- [Problem to solve] From the line that contains "phylum: Chordata" down to the last line of the data below, transcribe every line exactly.

/---

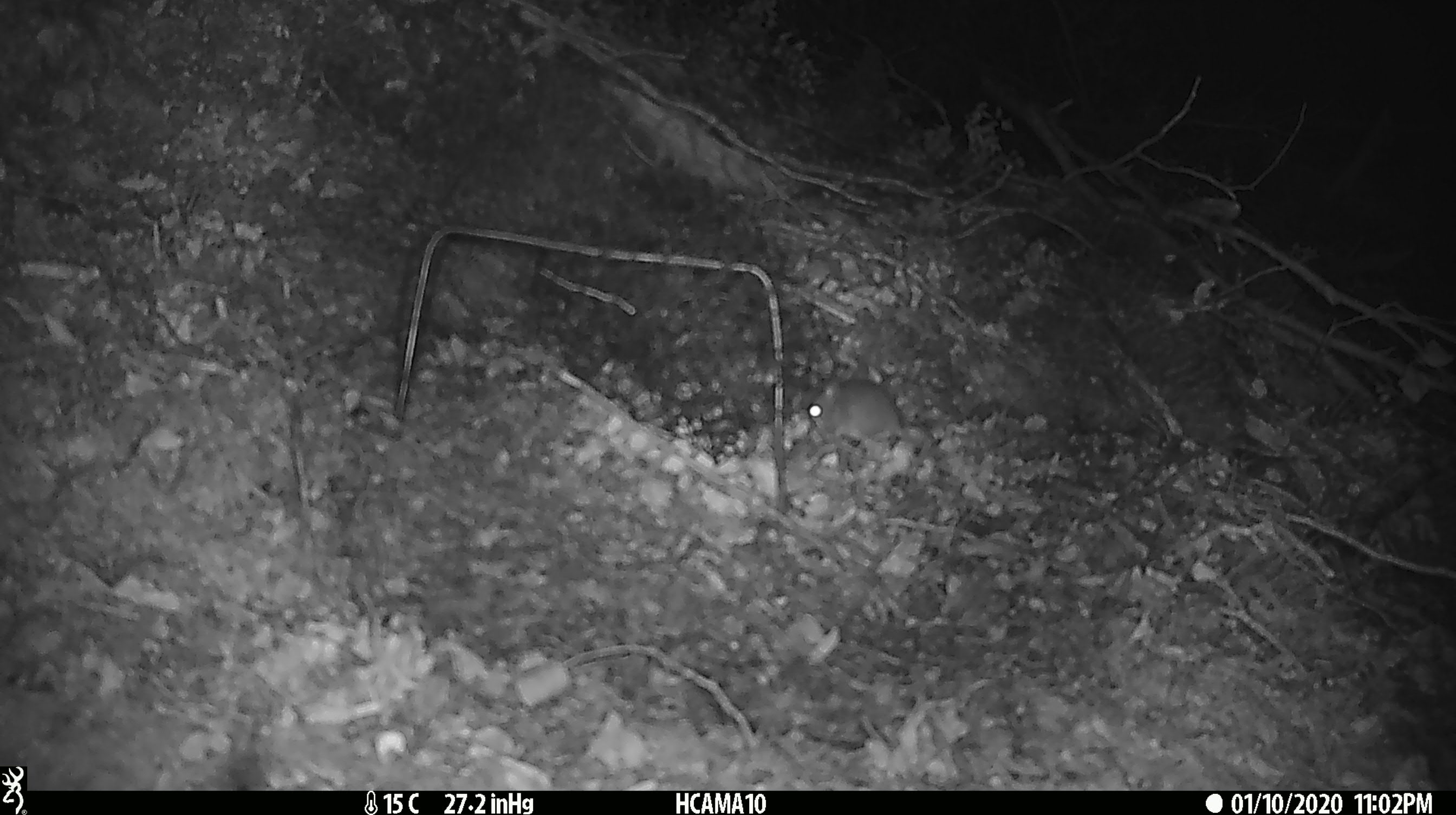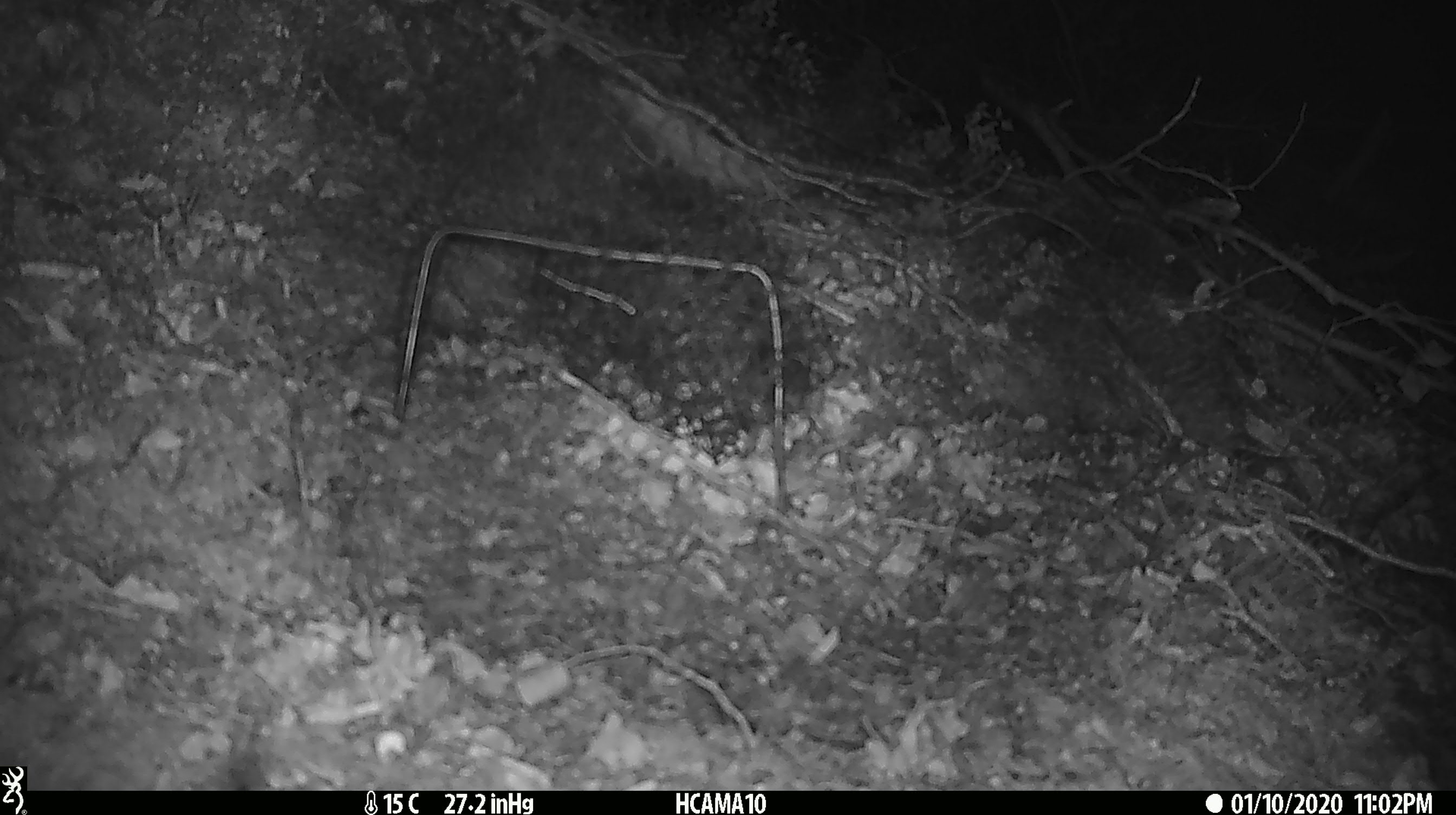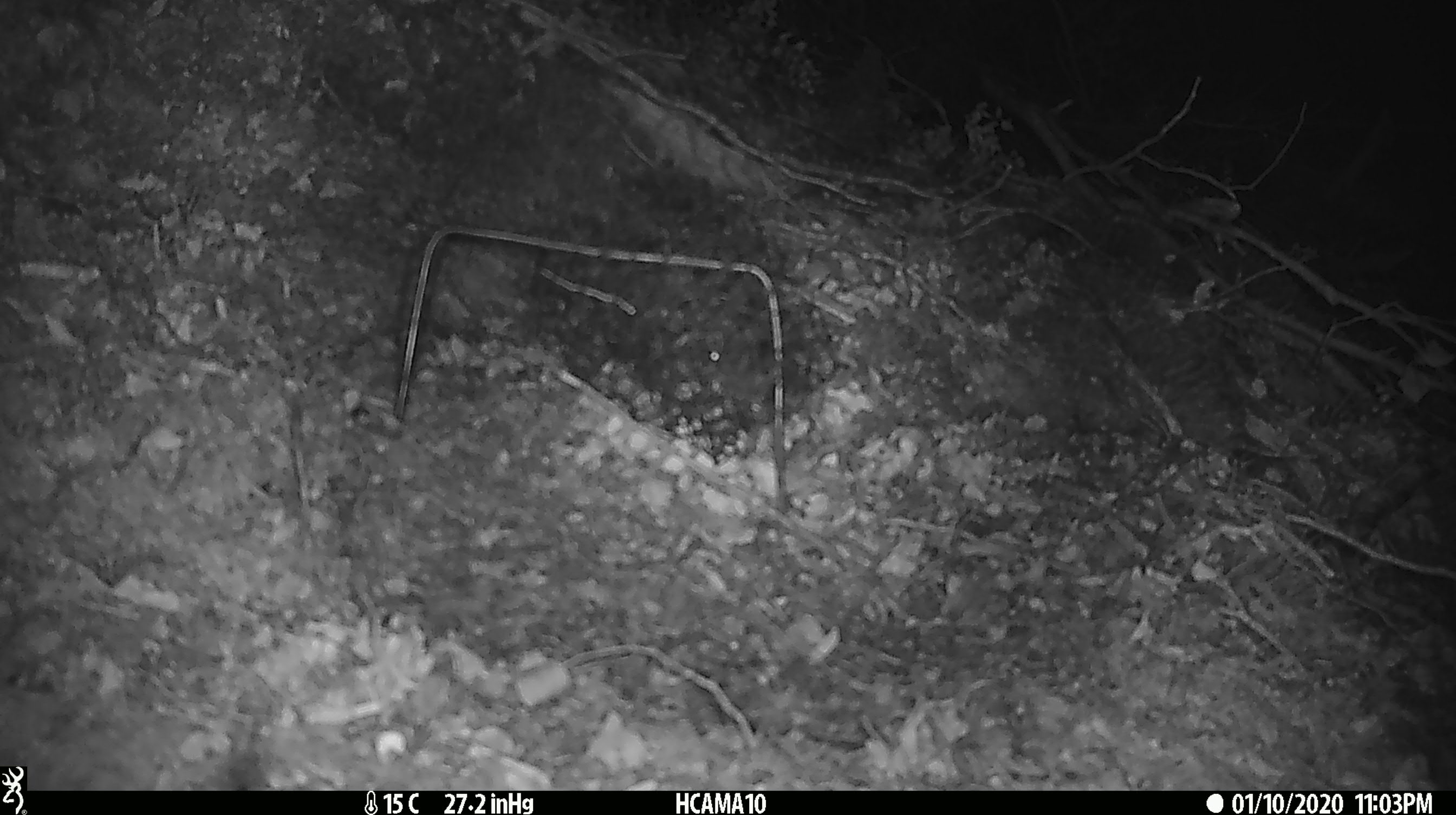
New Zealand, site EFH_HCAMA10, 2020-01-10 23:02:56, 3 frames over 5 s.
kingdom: Animalia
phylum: Chordata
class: Mammalia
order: Rodentia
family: Muridae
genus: Mus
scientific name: Mus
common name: mouse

\---

- [Result]
phylum: Chordata
class: Mammalia
order: Rodentia
family: Muridae
genus: Mus
scientific name: Mus
common name: mouse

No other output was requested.